Pour les grandes équipes, l'avantage est que leurs pilotes "junior" peuvent déjà être exposés à la technologie de leur écurie mère, et qu'ils sont ensuite plus aptes à comprendre ces technologies lorsqu'ils retournent ensuite dans leur équipe d'origine. C'est le cas d'Esteban Gutierrez (l'an passé ce pilote a concouru pour Sauber, qui était motorisée par Ferrari, et est désormais le troisième pilote de l'équipe italienne, ndlr).

> Pourtant Marussia a passé des accords similaires avec Ferrari, en enrôlant notamment Jules Bianchi, issu de l'école de pilotage de l'écurie italienne. Cela ne les a pas sauvés...

C'est parce que les structures pour entraîner les pilotes au sein des petites équipes doivent être davantage développées et intégrées.

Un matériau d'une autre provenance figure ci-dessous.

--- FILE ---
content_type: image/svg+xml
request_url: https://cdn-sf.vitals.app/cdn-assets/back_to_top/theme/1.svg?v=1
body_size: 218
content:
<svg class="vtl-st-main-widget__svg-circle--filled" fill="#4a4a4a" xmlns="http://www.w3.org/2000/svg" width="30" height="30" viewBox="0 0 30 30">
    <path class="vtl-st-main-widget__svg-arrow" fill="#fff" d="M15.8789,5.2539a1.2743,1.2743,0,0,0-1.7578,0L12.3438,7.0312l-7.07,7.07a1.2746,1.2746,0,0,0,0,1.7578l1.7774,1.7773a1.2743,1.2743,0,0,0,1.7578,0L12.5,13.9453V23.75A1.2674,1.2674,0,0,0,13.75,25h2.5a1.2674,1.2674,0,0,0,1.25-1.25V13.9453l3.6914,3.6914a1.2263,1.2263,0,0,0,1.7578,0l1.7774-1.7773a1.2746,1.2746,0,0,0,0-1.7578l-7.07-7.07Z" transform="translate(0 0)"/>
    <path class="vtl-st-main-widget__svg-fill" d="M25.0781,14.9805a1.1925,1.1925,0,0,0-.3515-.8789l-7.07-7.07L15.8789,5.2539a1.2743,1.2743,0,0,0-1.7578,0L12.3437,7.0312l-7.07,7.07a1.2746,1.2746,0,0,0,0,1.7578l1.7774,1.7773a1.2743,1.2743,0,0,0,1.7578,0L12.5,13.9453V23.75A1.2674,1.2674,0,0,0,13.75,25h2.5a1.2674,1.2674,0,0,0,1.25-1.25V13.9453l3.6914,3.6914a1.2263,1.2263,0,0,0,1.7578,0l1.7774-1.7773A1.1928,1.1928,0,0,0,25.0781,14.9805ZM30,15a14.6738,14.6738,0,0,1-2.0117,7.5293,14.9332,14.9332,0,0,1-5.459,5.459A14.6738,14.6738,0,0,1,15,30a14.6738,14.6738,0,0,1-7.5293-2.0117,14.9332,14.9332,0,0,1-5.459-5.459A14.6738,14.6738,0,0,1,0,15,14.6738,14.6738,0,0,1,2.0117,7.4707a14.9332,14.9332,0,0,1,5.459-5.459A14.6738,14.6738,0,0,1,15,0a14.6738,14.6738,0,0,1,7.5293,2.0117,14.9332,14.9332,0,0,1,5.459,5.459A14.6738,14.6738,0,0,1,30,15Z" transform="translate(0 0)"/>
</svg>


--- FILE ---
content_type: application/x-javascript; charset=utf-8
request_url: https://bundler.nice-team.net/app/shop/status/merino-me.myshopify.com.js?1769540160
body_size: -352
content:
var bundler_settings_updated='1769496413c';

Ces écuries doivent se doter de véritables infrastructures d'entraînement et pas juste offrir un baquet payant à des pilotes aux poches pleines. Une fois que les structures de ces équipes auront prouvé leur compétence et leur efficacité, ces écuries pourront demander de plus grosses compensations financières aux "top teams". Et ainsi se doter d'une source de revenus conséquente dans leurs bilans. Cela devrait leur permettre au final d'assurer leur pérennité financière à plus long terme.

> Pensez-vous néanmoins qu'une écurie comme Manor Marussia, ou même plus ambitieuse comme McLaren, qui n'est pas un constructeur automobile, peuvent imiter Red Bull?

Manor devrait rester une petite équipe qui servirait de soutien à une plus grande (comme Ferrari par exemple). Mais McLaren est une écurie très expérimentée qui pourrait clairement étendre son activité à la formation de jeunes talents et collaborer avec Honda pour créer un business model commun qui fournirait des technologies à d'autres équipes. De plus, McLaren pourrait peut tout à fait autre chose que des moteurs.

(*) Mercedes et Ferrari ont à la fois leur propre équipe et fournissent les moteurs de nombreuses autres écuries du plateau, moyennant finance.